Background - Atrial fibrillation ( AF) is associated with an increased risk of stroke due almost exclusively to emboli from left atrial appendage ( LAA) thrombi. Recently, we reported that AF was associated with endocardial dysfunction, limited to the left atrium ( LA) and LAA and manifest as reduced nitric oxide ( NO.) production and increased expression of plasminogen activator inhibitor- 1. We hypothesized that reduced LAA NO. levels observed in AF may be associated with increased superoxide ( O-2(.-)) production. Methods and Results - After a week of AF induced by rapid atrial pacing in pigs, O-2(.-) production from acutely isolated heart tissue was measured by 2 independent techniques, electron spin resonance and superoxide dismutase - inhibitable cytochrome C reduction assays. Compared with control animals with equivalent ventricular heart rates, basal O-2(.-) production was increased 2.7- fold ( P < 0.01) and 3.0- fold ( P < 0.02) in the LA and LAA, respectively. A similar 3.0- fold ( P < 0.01) increase in LAA O-2(.-) production was observed using a cytochrome C reduction assay.
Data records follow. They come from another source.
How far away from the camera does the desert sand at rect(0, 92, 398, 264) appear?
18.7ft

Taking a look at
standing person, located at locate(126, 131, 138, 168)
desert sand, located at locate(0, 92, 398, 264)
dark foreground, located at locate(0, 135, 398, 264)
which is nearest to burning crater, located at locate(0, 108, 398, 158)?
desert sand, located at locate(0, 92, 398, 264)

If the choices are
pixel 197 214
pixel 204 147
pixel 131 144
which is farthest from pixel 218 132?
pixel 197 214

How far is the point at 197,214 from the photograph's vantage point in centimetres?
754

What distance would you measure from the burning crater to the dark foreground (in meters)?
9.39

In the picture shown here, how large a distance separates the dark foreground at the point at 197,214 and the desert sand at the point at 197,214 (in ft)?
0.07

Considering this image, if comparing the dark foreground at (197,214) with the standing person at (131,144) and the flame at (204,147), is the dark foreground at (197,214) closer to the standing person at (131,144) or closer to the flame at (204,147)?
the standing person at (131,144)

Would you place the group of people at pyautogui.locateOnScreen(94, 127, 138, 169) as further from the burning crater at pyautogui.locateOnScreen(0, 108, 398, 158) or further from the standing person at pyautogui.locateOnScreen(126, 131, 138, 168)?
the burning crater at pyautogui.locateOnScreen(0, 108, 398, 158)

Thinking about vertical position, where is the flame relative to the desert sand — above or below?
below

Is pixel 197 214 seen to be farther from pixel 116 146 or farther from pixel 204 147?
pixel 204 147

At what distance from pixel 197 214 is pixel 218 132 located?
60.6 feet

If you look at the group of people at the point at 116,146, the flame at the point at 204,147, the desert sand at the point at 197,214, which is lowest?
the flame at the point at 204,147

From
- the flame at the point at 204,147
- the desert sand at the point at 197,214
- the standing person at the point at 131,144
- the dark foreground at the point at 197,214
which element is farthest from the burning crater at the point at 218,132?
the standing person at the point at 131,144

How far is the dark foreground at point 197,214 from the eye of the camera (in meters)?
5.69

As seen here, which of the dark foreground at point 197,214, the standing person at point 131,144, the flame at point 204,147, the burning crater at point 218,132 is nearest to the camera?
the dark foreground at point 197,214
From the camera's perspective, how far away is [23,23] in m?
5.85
The increases could not be explained by changes in atrial total superoxide dismutase activity. Addition of either apocyanin or oxypurinol reduced LAA O-2(.-) , implying that NADPH and xanthine oxidases both contributed to increased O-2(.-) production in AF. Enzyme assays of atrial tissue homogenates confirmed increases in LAA NAD( P) H oxidase ( P = 0.04) and xanthine oxidase ( P = 0.01) activities. Although there were no changes in expression of the NADPH oxidase subunits, the increase in superoxide production was accompanied by an increase in GTP-loaded Rac1, an activator of the NADPH oxidase. Conclusions - AF increased O-2(.-) production in both the LA and LAA. Increased NAD( P) H oxidase and xanthine oxidase activities contributed to the observed increase in LAA O-2(.-) production. This increase in O-2(.-) and its reactive metabolites may contribute to the pathological consequences of AF such as thrombosis, inflammation, and tissue remodeling.